Una vez más la niña se quejó, pero al ver a su amigo sonrió sincera y cálidamente. Sin duda ella estaba dispuesta a hacer lo posible por evitar que su amigo fuera reprendido por la directora. Mientras tanto, la profesora miraba conmovida a ambos niños, era obvio que se trataban de unos buenos amigos y que lo ocasionado había sido sólo un accidente a causa de un juego de niños.
Ver a esos niños me hizo pensar que mi único amigo era Tk, pero ahora que estaba lejos de mí¿quién sería mi amigo¿Quién sería capaz de hacer lo que hizo aquella niña por mí? Estaba sólo en un distrito desconocido, con una nuevo departamento, una nueva habitación, escuela… incluso vida. ¿Qué me depararía el destino a partir de entonces?… ¿Estaría solo por siempre?

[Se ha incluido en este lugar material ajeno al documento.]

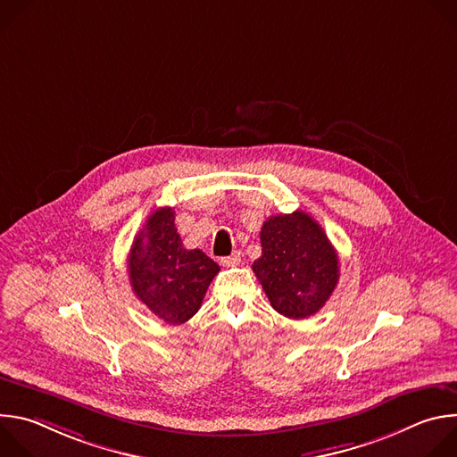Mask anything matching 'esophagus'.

Por fin mi padre terminó todos los trámites para mi ingreso a esa primaria. Mientras tanto, parecía que los problemas de los niños se habían resuelto, la profesora había permitido que ambos se fueran a enfermería para que revisaran el pie de la niña. Ambos caminaron hacia la puerta de salida, yo estaba más o menos a un metro de distancia de esa puerta, cuando estuvieron frente a mí, ambos me miraron y ¿me sonrieron? Sí, me habían sonreído y continuado su camino, pero… ¿por qué me sonrieron ambos?
Antes de que me diera cuenta, los niños ya estaban fuera de aquella sala. Fue entonces cuando me di cuenta de la expresión de mi rostro: estaba sonriendo, sólo una leve sonrisa, pero eso demasiado para mí, después de todo no había sonreído sinceramente desde hacía cuatro semanas.
—¿Profesora Yamada? —la llamó la secretaría, tenía algo muy importante que decirle.
—Dígame, señorita Hiroki —se acercó a nosotros.
—Le presento a Ishida Yamato, será su nuevo alumno a partir de mañana.
—¿Uno más? —se agachó y me miró a los ojos con una sonrisa —Eres un chico muy apuesto, te esperaré mañana a las nueve —rozó mi rostro con su mano —, sé puntual.
Parecía ser una mujer amable, a pesar de lo fuerte que había reprendido al otro niño; quizá la había irritado el silencio.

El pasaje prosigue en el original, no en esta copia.